Calculators are easily found today. Most cell phones have them actually. Who needs to count or do math on their own? Hopefully you’re little one. Why not make the experience a fun – and of course tasty – one?
TheHokeyPokeyKitchen.com has created the solution in this fun, edible food activity by creating an edible abacus.
Also called a counting frame, an abacus is used for arithmetic. More often used in Asia, abaci are often constructed with a bamboo frame with beads sliding on wires. Originally, beans and stones were used in groves in sand or tablets of wood, stone or metal. The abacus was used centuries before written number systems were adopted – and well before calculators were kept in the same machine used to text, tweet and make phone calls.
Around the world this tool is still used in preschools and elementary schools as a teaching aid in the numeral system.

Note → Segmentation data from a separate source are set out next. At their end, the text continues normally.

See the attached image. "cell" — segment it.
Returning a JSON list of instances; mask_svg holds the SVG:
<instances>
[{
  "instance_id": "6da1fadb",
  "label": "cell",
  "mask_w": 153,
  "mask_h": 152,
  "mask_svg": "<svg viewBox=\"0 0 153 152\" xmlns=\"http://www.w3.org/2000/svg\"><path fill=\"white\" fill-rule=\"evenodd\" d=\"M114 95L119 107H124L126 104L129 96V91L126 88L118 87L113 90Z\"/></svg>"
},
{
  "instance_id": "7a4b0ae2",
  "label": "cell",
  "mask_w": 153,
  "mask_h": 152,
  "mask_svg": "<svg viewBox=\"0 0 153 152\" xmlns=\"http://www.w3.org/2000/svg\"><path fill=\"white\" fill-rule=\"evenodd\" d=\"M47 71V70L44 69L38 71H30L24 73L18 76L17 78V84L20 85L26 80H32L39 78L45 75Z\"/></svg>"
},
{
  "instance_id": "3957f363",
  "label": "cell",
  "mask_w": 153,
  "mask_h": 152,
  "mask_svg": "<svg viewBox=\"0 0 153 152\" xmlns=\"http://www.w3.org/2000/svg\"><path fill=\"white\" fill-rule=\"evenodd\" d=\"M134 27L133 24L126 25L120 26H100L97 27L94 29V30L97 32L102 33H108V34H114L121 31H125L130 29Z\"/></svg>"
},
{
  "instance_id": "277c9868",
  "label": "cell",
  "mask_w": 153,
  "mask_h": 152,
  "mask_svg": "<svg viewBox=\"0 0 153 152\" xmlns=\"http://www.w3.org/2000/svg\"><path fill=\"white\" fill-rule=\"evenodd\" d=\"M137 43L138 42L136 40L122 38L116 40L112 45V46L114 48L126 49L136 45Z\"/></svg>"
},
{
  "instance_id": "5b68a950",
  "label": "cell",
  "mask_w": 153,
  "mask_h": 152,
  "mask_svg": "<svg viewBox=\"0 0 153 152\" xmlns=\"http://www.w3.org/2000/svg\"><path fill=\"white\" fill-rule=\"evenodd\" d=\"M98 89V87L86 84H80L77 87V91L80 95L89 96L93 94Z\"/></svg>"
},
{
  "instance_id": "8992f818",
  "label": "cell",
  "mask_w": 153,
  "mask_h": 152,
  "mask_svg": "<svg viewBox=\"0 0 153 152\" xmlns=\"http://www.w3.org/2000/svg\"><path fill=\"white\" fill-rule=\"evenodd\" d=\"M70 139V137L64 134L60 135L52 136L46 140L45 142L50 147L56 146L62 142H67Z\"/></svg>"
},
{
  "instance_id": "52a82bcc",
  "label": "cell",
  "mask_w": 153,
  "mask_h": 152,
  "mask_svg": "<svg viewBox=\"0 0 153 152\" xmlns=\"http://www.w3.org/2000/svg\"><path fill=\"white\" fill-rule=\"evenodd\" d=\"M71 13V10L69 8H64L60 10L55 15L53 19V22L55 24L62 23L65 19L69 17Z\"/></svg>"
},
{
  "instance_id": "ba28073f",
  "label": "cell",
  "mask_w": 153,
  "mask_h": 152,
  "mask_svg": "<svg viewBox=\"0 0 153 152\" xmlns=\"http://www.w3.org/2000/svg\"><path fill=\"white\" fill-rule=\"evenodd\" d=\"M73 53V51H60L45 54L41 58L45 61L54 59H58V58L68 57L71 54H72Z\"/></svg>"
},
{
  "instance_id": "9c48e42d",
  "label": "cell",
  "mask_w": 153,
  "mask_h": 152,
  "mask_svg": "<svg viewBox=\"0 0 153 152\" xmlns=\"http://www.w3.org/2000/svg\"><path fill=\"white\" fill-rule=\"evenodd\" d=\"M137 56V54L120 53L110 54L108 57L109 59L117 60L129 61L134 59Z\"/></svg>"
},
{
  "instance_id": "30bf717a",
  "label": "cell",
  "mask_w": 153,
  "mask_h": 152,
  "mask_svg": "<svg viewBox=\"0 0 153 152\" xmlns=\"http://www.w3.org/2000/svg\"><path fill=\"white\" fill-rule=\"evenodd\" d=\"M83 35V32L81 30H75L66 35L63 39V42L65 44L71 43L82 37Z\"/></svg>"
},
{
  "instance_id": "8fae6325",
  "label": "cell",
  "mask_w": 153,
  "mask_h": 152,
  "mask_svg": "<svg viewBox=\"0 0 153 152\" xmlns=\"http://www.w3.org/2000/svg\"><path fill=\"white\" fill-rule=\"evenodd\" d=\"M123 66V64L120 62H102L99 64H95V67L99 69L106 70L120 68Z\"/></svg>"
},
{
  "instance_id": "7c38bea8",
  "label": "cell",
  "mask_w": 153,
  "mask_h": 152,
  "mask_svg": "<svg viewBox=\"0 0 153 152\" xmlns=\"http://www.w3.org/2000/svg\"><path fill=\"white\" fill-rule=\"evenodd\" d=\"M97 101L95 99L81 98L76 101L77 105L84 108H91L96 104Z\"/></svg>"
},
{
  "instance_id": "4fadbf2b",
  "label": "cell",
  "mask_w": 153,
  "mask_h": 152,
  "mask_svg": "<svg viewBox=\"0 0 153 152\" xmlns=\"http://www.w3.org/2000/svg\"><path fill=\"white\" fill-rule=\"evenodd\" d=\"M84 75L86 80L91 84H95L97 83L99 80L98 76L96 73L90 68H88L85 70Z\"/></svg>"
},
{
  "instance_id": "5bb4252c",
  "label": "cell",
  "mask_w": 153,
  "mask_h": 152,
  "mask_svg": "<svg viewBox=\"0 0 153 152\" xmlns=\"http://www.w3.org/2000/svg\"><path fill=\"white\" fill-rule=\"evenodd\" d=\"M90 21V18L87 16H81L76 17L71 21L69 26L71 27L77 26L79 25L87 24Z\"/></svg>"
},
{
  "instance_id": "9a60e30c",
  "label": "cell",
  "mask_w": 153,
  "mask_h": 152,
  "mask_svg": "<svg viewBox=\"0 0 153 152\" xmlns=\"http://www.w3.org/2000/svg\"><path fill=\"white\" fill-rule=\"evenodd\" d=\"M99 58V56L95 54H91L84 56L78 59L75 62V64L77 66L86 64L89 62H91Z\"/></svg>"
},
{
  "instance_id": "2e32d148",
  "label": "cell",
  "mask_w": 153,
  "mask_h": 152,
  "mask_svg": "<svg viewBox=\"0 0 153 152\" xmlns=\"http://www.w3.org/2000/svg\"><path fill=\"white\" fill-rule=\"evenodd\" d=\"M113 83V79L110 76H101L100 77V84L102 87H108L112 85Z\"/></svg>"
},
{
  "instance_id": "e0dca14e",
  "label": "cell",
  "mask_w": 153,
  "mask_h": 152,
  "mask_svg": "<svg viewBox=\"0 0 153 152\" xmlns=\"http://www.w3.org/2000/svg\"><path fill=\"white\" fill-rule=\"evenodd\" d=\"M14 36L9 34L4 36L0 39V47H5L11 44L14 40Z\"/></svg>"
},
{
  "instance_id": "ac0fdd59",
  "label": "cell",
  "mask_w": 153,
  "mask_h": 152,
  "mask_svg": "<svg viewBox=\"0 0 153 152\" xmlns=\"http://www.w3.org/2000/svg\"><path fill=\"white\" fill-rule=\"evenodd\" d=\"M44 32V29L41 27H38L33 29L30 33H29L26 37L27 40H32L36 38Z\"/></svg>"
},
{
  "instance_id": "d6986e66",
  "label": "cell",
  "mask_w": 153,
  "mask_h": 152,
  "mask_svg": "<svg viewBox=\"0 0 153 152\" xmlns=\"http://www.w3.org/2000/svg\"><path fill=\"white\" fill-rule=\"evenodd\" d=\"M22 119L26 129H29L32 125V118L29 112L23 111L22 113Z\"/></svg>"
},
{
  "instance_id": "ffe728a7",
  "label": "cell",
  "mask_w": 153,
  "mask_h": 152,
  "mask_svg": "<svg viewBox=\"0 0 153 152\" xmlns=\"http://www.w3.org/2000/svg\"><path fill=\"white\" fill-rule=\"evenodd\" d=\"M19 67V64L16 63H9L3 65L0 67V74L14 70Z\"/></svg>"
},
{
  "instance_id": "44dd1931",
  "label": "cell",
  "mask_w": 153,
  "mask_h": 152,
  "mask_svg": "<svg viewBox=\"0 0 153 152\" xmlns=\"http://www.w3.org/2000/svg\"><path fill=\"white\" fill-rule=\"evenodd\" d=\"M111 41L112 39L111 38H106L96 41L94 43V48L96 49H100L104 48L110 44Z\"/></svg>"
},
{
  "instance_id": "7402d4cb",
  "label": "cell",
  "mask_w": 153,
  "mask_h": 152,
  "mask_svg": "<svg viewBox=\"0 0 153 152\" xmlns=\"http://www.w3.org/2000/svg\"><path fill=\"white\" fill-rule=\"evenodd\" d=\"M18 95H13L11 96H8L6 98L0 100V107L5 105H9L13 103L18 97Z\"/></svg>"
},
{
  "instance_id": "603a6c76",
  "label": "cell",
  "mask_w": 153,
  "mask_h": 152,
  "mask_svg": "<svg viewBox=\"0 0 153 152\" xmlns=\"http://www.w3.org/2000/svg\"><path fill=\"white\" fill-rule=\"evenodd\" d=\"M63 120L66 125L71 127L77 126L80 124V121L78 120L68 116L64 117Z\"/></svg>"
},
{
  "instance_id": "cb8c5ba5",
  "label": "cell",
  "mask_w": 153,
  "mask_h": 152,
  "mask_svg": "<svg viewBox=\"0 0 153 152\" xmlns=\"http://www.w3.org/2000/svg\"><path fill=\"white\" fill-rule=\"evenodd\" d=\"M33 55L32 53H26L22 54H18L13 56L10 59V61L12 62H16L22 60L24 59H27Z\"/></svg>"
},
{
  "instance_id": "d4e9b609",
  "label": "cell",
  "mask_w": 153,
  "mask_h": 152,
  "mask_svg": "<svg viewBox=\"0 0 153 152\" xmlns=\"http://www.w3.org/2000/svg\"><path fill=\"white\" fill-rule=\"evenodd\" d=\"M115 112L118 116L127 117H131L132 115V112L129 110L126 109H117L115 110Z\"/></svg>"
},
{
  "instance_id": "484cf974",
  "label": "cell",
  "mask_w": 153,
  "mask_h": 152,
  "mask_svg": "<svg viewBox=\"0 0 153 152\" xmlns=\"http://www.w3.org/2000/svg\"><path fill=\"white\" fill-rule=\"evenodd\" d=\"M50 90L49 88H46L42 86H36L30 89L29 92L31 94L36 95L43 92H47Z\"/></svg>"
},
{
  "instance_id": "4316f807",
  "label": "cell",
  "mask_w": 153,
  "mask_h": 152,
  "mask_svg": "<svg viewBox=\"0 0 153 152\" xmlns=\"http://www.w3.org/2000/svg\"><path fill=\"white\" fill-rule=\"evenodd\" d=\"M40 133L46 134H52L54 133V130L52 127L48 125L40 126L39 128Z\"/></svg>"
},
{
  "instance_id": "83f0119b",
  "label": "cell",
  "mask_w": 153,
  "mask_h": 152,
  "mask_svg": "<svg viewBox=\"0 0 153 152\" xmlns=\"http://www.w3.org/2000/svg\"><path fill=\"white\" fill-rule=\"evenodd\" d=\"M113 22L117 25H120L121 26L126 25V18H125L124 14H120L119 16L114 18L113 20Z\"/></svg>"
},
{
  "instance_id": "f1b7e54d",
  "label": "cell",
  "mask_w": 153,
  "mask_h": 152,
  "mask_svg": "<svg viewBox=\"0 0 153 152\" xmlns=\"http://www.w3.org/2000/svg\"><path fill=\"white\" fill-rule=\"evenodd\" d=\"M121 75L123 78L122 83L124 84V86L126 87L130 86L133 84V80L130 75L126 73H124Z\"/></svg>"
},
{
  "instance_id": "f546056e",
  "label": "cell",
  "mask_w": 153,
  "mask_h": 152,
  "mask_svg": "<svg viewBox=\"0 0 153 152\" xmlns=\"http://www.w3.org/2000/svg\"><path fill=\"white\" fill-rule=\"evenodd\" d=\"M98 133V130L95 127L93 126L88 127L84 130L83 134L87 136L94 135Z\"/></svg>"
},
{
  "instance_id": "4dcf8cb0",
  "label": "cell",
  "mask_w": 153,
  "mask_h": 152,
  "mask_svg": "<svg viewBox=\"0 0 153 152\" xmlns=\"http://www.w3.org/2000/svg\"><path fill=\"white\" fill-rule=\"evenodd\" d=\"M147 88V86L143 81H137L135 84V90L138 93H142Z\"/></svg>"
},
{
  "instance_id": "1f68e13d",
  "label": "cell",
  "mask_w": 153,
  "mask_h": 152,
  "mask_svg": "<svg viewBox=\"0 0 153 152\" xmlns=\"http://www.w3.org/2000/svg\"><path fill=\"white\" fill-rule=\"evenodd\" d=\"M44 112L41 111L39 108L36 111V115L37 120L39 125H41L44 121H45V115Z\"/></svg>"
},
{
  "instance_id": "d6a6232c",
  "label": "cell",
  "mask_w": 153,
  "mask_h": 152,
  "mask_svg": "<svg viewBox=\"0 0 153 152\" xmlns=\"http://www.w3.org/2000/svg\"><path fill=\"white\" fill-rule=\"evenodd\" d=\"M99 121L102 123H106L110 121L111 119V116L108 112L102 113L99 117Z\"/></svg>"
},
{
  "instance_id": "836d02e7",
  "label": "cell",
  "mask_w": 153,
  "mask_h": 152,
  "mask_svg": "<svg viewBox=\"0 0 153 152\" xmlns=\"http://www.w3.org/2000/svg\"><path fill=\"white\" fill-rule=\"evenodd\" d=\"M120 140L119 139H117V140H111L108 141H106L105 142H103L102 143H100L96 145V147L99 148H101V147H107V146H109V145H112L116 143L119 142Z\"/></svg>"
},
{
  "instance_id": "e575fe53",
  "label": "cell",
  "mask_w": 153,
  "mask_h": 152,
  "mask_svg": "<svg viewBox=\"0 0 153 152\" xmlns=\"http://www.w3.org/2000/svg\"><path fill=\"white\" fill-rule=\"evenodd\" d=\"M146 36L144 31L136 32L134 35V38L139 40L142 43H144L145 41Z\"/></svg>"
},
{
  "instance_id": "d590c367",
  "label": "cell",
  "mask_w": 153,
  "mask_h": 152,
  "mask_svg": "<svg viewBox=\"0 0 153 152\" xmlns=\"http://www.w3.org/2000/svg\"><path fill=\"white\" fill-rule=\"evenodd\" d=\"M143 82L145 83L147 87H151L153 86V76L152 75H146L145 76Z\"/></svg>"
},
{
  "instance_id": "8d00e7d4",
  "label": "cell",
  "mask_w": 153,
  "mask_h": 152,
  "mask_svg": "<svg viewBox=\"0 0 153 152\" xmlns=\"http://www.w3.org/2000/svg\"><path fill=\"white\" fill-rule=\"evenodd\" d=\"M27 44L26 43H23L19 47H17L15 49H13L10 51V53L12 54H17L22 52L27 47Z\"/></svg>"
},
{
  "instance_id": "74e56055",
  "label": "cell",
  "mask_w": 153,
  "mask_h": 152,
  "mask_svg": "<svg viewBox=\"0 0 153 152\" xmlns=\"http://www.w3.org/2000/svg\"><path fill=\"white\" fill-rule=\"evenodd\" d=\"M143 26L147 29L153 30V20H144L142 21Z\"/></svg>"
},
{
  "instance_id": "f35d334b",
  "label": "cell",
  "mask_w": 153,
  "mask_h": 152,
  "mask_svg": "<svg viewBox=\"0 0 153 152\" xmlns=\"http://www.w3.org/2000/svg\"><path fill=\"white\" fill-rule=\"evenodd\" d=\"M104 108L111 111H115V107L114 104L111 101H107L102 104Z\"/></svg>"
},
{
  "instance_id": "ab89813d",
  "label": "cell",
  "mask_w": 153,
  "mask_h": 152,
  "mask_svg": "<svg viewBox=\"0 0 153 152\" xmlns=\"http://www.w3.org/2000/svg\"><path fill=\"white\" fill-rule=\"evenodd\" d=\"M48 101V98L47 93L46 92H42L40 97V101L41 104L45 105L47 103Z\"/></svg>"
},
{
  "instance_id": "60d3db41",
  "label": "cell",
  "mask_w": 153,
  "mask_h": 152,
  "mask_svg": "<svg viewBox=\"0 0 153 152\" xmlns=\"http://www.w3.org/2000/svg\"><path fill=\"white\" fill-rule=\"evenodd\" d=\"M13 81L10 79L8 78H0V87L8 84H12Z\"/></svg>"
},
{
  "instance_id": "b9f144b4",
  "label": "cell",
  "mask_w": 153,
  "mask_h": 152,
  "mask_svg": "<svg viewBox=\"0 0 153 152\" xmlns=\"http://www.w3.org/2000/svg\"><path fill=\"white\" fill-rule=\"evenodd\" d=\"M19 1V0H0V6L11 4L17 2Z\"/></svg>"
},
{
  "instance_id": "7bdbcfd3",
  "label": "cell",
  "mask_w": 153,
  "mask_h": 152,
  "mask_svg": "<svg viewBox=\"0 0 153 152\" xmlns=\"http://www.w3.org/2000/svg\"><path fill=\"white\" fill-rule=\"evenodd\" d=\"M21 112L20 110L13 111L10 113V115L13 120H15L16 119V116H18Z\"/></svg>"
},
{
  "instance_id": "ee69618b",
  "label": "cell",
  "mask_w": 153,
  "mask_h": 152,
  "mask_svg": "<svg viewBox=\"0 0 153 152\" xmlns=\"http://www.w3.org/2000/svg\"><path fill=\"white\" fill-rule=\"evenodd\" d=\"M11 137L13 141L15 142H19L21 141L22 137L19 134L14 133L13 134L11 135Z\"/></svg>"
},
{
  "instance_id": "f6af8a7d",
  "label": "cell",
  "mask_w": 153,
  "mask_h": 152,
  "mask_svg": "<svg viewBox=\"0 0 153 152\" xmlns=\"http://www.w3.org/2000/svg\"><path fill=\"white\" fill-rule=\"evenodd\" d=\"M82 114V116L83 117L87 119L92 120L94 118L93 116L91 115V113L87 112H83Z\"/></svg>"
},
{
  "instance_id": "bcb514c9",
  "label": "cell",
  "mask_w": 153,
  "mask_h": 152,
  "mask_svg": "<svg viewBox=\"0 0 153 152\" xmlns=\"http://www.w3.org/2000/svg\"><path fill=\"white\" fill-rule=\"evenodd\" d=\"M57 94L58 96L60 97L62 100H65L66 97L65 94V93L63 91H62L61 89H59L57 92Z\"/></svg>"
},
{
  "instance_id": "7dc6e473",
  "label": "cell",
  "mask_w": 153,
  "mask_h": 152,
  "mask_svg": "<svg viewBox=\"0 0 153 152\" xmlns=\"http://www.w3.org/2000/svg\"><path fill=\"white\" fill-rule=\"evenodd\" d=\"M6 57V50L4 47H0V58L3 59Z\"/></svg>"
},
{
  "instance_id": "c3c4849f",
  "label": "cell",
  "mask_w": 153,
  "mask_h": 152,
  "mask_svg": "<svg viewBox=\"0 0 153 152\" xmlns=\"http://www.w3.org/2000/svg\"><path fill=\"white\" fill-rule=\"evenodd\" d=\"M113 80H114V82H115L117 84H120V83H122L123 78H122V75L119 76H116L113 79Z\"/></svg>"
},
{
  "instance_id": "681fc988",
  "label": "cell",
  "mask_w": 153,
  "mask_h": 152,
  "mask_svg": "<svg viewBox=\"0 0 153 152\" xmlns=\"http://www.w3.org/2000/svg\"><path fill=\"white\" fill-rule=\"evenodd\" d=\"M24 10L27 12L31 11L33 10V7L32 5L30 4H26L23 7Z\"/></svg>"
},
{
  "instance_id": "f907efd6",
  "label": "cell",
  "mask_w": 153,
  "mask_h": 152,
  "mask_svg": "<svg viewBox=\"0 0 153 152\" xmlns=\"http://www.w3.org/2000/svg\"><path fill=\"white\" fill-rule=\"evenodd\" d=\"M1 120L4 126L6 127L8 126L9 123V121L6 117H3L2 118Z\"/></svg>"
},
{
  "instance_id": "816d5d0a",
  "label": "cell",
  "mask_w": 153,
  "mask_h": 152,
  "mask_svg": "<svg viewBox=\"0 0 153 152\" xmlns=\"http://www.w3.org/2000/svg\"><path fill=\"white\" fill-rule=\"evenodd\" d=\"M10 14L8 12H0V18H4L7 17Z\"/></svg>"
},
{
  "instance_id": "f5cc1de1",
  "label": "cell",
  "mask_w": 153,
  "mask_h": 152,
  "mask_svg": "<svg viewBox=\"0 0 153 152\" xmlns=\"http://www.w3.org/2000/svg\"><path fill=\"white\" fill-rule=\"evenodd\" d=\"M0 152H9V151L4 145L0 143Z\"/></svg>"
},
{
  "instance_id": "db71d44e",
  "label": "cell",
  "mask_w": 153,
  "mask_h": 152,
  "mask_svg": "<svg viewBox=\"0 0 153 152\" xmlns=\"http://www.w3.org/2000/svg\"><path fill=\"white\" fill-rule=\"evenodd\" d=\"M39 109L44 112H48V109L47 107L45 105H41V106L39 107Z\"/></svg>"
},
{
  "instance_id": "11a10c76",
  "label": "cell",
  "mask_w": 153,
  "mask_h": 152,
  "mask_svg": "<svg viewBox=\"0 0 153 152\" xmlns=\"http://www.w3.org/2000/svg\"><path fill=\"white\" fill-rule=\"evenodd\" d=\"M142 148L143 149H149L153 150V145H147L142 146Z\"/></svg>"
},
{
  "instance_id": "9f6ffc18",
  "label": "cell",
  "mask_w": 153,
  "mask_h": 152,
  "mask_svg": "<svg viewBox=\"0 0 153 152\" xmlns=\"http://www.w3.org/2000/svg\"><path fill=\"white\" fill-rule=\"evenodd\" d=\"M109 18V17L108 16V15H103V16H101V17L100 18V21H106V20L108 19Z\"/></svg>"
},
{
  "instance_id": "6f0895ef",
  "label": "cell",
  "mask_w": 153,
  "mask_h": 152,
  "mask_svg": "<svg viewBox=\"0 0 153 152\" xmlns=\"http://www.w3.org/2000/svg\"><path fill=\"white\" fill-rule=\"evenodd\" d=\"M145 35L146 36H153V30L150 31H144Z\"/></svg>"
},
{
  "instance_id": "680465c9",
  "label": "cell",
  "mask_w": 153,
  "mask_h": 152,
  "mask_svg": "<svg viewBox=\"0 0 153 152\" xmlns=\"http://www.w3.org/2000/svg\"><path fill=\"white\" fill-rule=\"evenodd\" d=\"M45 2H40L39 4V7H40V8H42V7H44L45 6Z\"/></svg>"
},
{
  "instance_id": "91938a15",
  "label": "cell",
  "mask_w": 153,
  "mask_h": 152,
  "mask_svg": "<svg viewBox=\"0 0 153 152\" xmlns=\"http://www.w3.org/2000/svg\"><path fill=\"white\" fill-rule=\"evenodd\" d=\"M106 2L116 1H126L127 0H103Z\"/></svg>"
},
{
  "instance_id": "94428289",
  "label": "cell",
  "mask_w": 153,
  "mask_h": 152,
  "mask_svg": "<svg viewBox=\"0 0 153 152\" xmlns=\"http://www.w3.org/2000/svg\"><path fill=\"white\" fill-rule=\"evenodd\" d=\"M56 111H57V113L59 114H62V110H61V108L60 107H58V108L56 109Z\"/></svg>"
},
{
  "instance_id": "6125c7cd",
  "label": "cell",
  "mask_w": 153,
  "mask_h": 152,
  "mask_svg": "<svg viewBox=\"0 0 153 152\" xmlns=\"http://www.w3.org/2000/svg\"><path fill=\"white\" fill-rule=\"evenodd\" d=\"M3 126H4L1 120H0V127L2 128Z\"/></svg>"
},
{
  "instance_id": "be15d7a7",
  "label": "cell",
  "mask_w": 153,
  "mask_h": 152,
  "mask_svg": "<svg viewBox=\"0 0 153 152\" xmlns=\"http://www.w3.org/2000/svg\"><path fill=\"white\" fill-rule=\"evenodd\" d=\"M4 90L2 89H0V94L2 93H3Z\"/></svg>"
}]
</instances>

The Greek abacus was a table of wood or marble, pre-set with small counters in wood or metal for mathematical calculations. The normal method of calculation in ancient Rome, as in Greece, was by moving counters on a smooth table. Originally pebbles were used.
Around the 5th century, Indian clerks were already finding new ways of recording the contents of the Abacus.
In Japanese, the abacus is called soroban, imported from China around 1600. The 1/4 abacus, which is suited to decimal calculation, appeared circa 1930, and became widespread as the Japanese abandoned hexadecimal weight calculation which was still common in China.
As a simple, cheap and reliable device, the Russian abacus was in use in all shops and markets throughout the former Soviet Union, and the usage of it was taught in most schools until the 1990s. And today, you can make your own with tasty treats.
One long French baguette
(Or your favorite fruits and veggies. Make sure everything is washed before getting started)
Five skewers, wooden or metal
1. Take the baguette and cut it into three equal pieces. Use the middle piece for the base and the other two as sides for support.
2. String the fruit and cheese, cut into 10 small pieces, onto the skewers.
3. Place the skewers between two of the pieces of bread
Make sure to snack on the extra ingredients. Creating a helpful math tool can make you work up an appetite.